Federal stimulus checks and other enhanced jobless benefits have helped cushion the blow until now for many who are out of work. While they will continue to receive regular unemployment benefits, the additional $600 a week from the federal CARES Act is set to expire this week. That fiscal cliff is expected to send an influx of unemployed workers to already busy food shelves.
"That was what was really keeping the boat afloat," Sharon Record, a 20-year-old Brooklyn Park resident, said of the extra $600 a week.
Whatever has been left over after paying the rent, car insurance and groceries, she's put toward paying for community college classes in the fall. In the meantime, she has been on the job hunt for weeks.
"Wherever I see a hiring sign, I've tried to apply," she said, listing off grocery stores, fast-food chains, car dealerships and a bank.
She's gotten only one callback so far, for a job as a bank teller. She had a second interview on Friday.
Many workforce training and job placement programs have been hustling to shift their services online during the pandemic.

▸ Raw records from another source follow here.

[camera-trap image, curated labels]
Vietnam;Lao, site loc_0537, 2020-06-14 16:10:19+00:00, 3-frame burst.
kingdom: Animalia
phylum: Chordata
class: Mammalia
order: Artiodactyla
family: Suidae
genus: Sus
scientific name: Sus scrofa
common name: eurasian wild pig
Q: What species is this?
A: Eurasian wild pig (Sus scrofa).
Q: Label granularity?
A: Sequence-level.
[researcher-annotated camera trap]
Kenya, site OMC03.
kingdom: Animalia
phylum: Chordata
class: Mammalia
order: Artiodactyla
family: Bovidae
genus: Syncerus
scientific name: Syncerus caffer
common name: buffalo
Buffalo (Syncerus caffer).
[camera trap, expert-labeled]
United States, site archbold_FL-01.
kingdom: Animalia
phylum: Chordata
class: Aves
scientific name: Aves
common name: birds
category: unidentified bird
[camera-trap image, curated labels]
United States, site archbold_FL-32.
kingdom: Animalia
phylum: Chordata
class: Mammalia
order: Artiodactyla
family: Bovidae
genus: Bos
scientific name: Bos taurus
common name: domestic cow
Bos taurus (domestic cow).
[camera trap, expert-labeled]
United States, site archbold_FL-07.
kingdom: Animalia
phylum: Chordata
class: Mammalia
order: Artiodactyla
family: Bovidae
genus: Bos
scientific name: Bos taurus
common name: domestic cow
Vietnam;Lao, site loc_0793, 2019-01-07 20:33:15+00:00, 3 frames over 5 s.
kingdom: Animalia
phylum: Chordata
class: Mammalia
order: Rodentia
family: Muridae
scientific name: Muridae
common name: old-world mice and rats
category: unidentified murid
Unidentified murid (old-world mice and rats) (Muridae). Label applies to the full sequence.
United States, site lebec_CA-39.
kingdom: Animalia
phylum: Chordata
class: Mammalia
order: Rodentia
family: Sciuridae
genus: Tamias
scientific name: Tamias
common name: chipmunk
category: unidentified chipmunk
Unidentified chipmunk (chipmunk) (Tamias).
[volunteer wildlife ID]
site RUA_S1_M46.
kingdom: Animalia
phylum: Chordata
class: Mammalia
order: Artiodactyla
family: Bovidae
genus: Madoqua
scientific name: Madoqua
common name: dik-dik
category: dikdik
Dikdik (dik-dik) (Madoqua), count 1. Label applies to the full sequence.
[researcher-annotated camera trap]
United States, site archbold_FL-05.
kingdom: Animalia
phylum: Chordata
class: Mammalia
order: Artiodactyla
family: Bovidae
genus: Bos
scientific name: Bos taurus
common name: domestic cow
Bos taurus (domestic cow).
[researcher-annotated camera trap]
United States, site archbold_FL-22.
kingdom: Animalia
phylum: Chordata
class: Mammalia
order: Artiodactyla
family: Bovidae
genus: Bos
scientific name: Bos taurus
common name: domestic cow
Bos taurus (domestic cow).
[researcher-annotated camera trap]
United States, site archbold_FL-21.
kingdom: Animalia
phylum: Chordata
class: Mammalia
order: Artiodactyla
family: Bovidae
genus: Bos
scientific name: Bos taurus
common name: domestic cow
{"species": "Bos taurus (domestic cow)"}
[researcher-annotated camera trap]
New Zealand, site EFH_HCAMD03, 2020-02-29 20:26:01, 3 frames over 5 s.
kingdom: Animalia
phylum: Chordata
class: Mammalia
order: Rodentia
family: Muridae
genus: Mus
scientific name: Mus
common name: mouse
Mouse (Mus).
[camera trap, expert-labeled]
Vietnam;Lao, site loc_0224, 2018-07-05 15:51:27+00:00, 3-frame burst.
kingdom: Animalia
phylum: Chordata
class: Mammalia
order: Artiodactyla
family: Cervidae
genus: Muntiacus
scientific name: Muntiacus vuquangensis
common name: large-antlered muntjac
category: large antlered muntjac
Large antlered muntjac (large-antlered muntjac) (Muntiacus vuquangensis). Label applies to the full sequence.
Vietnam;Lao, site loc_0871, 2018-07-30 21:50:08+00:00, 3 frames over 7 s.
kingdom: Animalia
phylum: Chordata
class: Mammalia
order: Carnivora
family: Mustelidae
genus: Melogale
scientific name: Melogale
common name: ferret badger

They're now hosting job fairs over Zoom and are rolling out digital training courses. But they've also been mindful that not all people have access to computers and Wi-Fi.
Twin Cities Rise, a job training program that works mostly with people of color, received a grant from the state so it could provide Chromebooks to participants of its courses, which are now all online. Melanie Williams, the program director, is expecting to see a big uptick in people seeking its services in the next couple of weeks as the enhanced federal benefits run out.
"It's the calm before the storm," she said.
Hilary Thomas, a job counselor with the Urban League, said many people are in a holding pattern right now waiting to see if they're going to get called back to their jobs.
"People are trying to stay above water, but there's a lot of frustration," he said. "So many things they had been building toward got yanked out from under them. Many of them will have to start from square one again."